Indian cricket’s real superstar Durani passes away

On Sunday, Salim Durani raised his bat one final time and left the field. He was 88.
Salim Durani trains budding cricketers at Jamnagar, Gujarat in January 2004. (Inset) He interacts with Anil Kumble at an award function in Mumbai in 2006 | pti
Salim Durani trains budding cricketers at Jamnagar, Gujarat in January 2004. (Inset) He interacts with Anil Kumble at an award function in Mumbai in 2006 | pti

On Sunday, Salim Durani raised his bat one final time and left the field. He was 88.

In the 1960s and 70s, before the men in blue and IPL, when cricketers could still walk around in the street unhindered, Durani was the closest Indian cricket had to a superstar. Decades before Indian cricketers were treated on par with Bollywood superstars, Durani starred in one, alongside Parveen Babi. 

The Kabul-born Durani was never the most technically proficient, but more than made up for that with some audacious hitting. That, and his natural good looks, made him a fan favourite. Upon his omission from the squad for a Test against England, the people of Kanpur protested holding placards that said ‘No Durani, No Test’. 

His big-hitting ensured that his more than handy bowling abilities were never much talked about. Durani took 74 wickets in 29 Tests including three five-wicket hauls. In 1971, when India beat the fearsome West Indies in the second test — a victory that would hand Indian cricket its first series win ever — it was Durani who turned the match in the second innings, dismissing Clive Lloyd and Gary Sobers.

It is said that death often makes myths out of men, but Durani made that transition a while ago. Rarely has Indian sport had a figure who perfected the art of being colourful without being obnoxious. Everyone had stories to tell about him and when it came to Durani, no story was too far-fetched. 
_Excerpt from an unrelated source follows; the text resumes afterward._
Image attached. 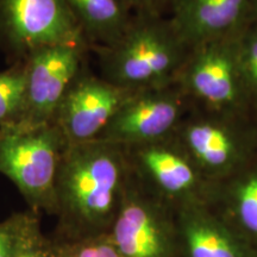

In 2019, the great entertainer was gracious enough to grant this reporter an audience. His health had worsened and he was living with his niece at the time. Just as popular consciousness had relegated him to a dusty corner of cricketing history, Jamnagar had confined him to one of its most ancient corners, a room on the roof of a house that was inaccessible by car, separated from the rest of the world by a large wooden gate.

Durani held court from a worn-out blue sofa that was covered with a tattered blanket. Ill-health though had not dented his famous sense of humour of someone who, when asked why he had been omitted for a tour of England, had quipped ‘maybe, it’s too cold for me’.

Neither had his famous sense of style deserted him. It was May and Jamnagar was burning under the summer sun, but Durani would still not be seen without a blazer. The Gold Flake cigarettes that almost always featured in stories about him were lying scattered on the table, along with an assortment of keys, pills and beedi packets with the number 11 prominently featured on them. 

But perhaps most importantly, his spirit was still there, indomitable, unconquerable. As he recollected stories of fans mobbing him or begging him to hit sixes — requests that he obliged without fail — his smile betrayed genuine happiness, something that can only come towards the end of a life lived without regret. 

The final question that I put to him was whether he wished his prime had come fifty years later, in an era where big-hitting cricketers were demigods, flooded with endorsement deals and installed in the middle of a bidding war by IPL teams. His reply was accompanied by that all-conquering smile. “I am happy with what I got.”